» Task instructions:
Rewrite all of the data below as a numbered list, one line per number, and leave out every blank line.

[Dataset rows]
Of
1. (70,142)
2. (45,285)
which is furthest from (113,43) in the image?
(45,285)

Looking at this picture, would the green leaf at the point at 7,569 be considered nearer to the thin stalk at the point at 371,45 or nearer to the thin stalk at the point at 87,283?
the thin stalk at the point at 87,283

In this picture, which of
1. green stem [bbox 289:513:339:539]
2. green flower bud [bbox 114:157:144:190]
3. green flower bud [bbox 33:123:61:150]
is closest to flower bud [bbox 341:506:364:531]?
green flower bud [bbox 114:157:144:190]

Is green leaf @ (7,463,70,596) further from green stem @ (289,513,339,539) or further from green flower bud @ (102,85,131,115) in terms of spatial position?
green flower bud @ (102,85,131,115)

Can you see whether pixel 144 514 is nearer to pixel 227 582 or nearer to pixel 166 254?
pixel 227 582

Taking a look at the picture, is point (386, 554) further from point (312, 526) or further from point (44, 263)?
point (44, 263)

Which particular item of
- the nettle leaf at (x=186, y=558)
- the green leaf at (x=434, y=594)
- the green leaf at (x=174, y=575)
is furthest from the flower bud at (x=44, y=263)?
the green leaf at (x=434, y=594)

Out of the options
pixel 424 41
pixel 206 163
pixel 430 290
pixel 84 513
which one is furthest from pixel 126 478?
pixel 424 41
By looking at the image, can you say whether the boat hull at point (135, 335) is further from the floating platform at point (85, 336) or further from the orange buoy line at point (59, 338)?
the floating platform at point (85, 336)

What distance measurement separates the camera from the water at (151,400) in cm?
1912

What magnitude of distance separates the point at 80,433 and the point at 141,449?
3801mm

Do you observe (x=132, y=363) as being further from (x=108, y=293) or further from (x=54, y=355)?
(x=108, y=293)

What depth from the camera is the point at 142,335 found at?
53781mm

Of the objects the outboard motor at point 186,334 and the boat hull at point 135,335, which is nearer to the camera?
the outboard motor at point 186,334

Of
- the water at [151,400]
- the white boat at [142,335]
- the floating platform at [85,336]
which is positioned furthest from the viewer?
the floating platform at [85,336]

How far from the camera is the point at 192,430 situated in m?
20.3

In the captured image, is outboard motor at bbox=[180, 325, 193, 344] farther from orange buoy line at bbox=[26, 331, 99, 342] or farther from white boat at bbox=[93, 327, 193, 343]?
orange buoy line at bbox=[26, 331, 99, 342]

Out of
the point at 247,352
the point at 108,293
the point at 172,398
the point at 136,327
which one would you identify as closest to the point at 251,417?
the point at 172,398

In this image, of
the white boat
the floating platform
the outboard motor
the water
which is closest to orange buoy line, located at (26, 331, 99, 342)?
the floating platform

» Right answer:
1. Of
2. 1. (70,142)
3. 2. (45,285)
4. which is furthest from (113,43) in the image?
5. (45,285)
6. Looking at this picture, would the green leaf at the point at 7,569 be considered nearer to the thin stalk at the point at 371,45 or nearer to the thin stalk at the point at 87,283?
7. the thin stalk at the point at 87,283
8. In this picture, which of
9. 1. green stem [bbox 289:513:339:539]
10. 2. green flower bud [bbox 114:157:144:190]
11. 3. green flower bud [bbox 33:123:61:150]
12. is closest to flower bud [bbox 341:506:364:531]?
13. green flower bud [bbox 114:157:144:190]
14. Is green leaf @ (7,463,70,596) further from green stem @ (289,513,339,539) or further from green flower bud @ (102,85,131,115) in terms of spatial position?
15. green flower bud @ (102,85,131,115)
16. Can you see whether pixel 144 514 is nearer to pixel 227 582 or nearer to pixel 166 254?
17. pixel 227 582
18. Taking a look at the picture, is point (386, 554) further from point (312, 526) or further from point (44, 263)?
19. point (44, 263)
20. Which particular item of
21. - the nettle leaf at (x=186, y=558)
22. - the green leaf at (x=434, y=594)
23. - the green leaf at (x=174, y=575)
24. is furthest from the flower bud at (x=44, y=263)?
25. the green leaf at (x=434, y=594)
26. Out of the options
27. pixel 424 41
28. pixel 206 163
29. pixel 430 290
30. pixel 84 513
31. which one is furthest from pixel 126 478?
32. pixel 424 41
33. By looking at the image, can you say whether the boat hull at point (135, 335) is further from the floating platform at point (85, 336) or further from the orange buoy line at point (59, 338)?
34. the floating platform at point (85, 336)
35. What distance measurement separates the camera from the water at (151,400) in cm?
36. 1912
37. What magnitude of distance separates the point at 80,433 and the point at 141,449?
38. 3801mm
39. Do you observe (x=132, y=363) as being further from (x=108, y=293) or further from (x=54, y=355)?
40. (x=108, y=293)
41. What depth from the camera is the point at 142,335 found at?
42. 53781mm
43. Of the objects the outboard motor at point 186,334 and the boat hull at point 135,335, which is nearer to the camera?
44. the outboard motor at point 186,334
45. Of
46. - the water at [151,400]
47. - the white boat at [142,335]
48. - the floating platform at [85,336]
49. which is positioned furthest from the viewer?
50. the floating platform at [85,336]
51. How far from the camera is the point at 192,430 situated in m?
52. 20.3
53. In the captured image, is outboard motor at bbox=[180, 325, 193, 344] farther from orange buoy line at bbox=[26, 331, 99, 342] or farther from white boat at bbox=[93, 327, 193, 343]?
54. orange buoy line at bbox=[26, 331, 99, 342]
55. Out of
56. the point at 247,352
57. the point at 108,293
58. the point at 172,398
59. the point at 136,327
60. which one would you identify as closest to the point at 251,417?
61. the point at 172,398
62. In this image, of
63. the white boat
64. the floating platform
65. the outboard motor
66. the water
67. which is closest to orange buoy line, located at (26, 331, 99, 342)?
68. the floating platform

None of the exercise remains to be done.